Time Domain Simulation Parameters

In this notebook, we introduce and explore functionality for managing simulation parameters, including simulating multiple samples of time series simulations, and iterating across parameter values.

# Setup notebook state
from nbutils import setup_notebook; setup_notebook()
import numpy as np
from neurodsp.sim import (sim_powerlaw, sim_synaptic_current, sim_knee,
                          sim_combined, sim_combined_peak)
from neurodsp.sim.multi import (sim_multiple, sim_from_sampler,
                                sim_across_values, sim_multi_across_values)
from neurodsp.plts.combined import plot_timeseries_and_spectra
from neurodsp.utils import set_random_seed
# Import custom project code
from apm.io import APMDB
from apm.plts.utils import figsaver
from apm.sim.defs import SIM_PARAMS, SIM_ITERS, SIM_SAMPLERS

Settings

# Define plot kwargs
plt_kwargs = {
    'ts_range' : [0, 5],
    'f_range' : [1, 100],
    'ts_kwargs' : {
        'ylabel' : None,
    },
    'psd_kwargs' : {
        'ylabel' : None, 
        'yticks' : [],
        'minorticks' : False,
    },
    'gap' : 0.075,
}

# Define range for alpha shading across signals
almin = 0.35
almax = 0.85
# Settings for saving figures
SAVE_FIG = True
FIGPATH = APMDB().figs_path / '12_tsparam_sims'

# Create helper function to manage figsaver settings
fsaver = figsaver(SAVE_FIG, FIGPATH)
# Set random seed
set_random_seed(111)

SimParams Object

The SimParams object stores parameter definitions.

Here, we import a predefined SimParams object that is initialized to store simulation parameter definitions for this project.

# Check the imported SimParams object
SIM_PARAMS
<neurodsp.sim.params.SimParams at 0x7fb3d5415910>
# Check the base parameters
SIM_PARAMS.base
{'n_seconds': 30, 'fs': 250}
# Check the labels of the defined simulation parameters
SIM_PARAMS.labels
['ap', 'syn', 'knee', 'osc', 'burst', 'comb', 'comb_burst', 'peak']
# Check an example set of simulation parameters
SIM_PARAMS['ap']
{'n_seconds': 30, 'fs': 250, 'exponent': -1, 'f_range': (0.5, None)}
# Simulate a time series using parameters from SimParams
sig = sim_powerlaw(**SIM_PARAMS['ap'])

Instruction A →
In the simulation parameters notebook, what values does SIM_PARAMS.base hold?

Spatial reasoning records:
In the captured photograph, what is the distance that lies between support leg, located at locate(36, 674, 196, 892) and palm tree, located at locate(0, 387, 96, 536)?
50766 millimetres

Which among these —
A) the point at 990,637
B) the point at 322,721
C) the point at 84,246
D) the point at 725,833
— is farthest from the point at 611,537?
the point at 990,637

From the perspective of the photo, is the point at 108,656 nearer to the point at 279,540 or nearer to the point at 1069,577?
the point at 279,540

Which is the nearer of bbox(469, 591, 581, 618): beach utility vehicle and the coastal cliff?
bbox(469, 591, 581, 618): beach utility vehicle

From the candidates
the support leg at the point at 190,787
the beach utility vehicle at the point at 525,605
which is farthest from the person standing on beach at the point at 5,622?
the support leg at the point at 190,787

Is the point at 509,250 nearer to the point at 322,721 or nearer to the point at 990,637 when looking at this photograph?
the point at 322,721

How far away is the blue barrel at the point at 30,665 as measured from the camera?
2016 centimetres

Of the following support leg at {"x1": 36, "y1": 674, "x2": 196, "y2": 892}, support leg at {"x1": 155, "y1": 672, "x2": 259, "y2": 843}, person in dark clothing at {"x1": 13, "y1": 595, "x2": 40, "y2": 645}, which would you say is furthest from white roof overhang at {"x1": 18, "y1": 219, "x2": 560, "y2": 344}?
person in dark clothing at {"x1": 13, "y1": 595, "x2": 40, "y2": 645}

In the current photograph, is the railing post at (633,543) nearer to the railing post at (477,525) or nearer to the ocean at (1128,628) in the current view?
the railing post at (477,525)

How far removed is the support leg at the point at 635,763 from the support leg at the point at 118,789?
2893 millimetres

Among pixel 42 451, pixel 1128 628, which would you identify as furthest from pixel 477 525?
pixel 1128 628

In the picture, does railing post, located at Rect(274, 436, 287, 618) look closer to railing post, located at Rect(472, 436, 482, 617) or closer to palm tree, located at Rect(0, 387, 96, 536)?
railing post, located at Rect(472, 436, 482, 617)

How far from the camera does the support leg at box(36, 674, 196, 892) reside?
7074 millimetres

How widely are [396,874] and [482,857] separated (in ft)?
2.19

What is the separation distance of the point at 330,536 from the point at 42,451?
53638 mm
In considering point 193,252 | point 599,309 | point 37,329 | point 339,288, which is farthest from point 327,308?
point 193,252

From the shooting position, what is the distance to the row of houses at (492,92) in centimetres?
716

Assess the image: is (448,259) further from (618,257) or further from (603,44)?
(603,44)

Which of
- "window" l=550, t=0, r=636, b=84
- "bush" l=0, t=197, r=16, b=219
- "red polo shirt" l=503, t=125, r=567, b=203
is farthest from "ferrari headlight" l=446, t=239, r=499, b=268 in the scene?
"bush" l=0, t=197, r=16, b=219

Instruction B →
Rewrite the rows from the first row through the line containing "2016 centimetres", with both ends included, replacing "nearer" with "closer" and leaving everything else unchanged.

Solution A →
It holds n_seconds set to 30 and fs set to 250.

Solution B →
In the captured photograph, what is the distance that lies between support leg, located at locate(36, 674, 196, 892) and palm tree, located at locate(0, 387, 96, 536)?
50766 millimetres

Which among these —
A) the point at 990,637
B) the point at 322,721
C) the point at 84,246
D) the point at 725,833
— is farthest from the point at 611,537?
the point at 990,637

From the perspective of the photo, is the point at 108,656 closer to the point at 279,540 or closer to the point at 1069,577?
the point at 279,540

Which is the closer of bbox(469, 591, 581, 618): beach utility vehicle and the coastal cliff?
bbox(469, 591, 581, 618): beach utility vehicle

From the candidates
the support leg at the point at 190,787
the beach utility vehicle at the point at 525,605
which is farthest from the person standing on beach at the point at 5,622?
the support leg at the point at 190,787

Is the point at 509,250 closer to the point at 322,721 or closer to the point at 990,637 when looking at this photograph?
the point at 322,721

How far away is the blue barrel at the point at 30,665 as measured from the camera?
2016 centimetres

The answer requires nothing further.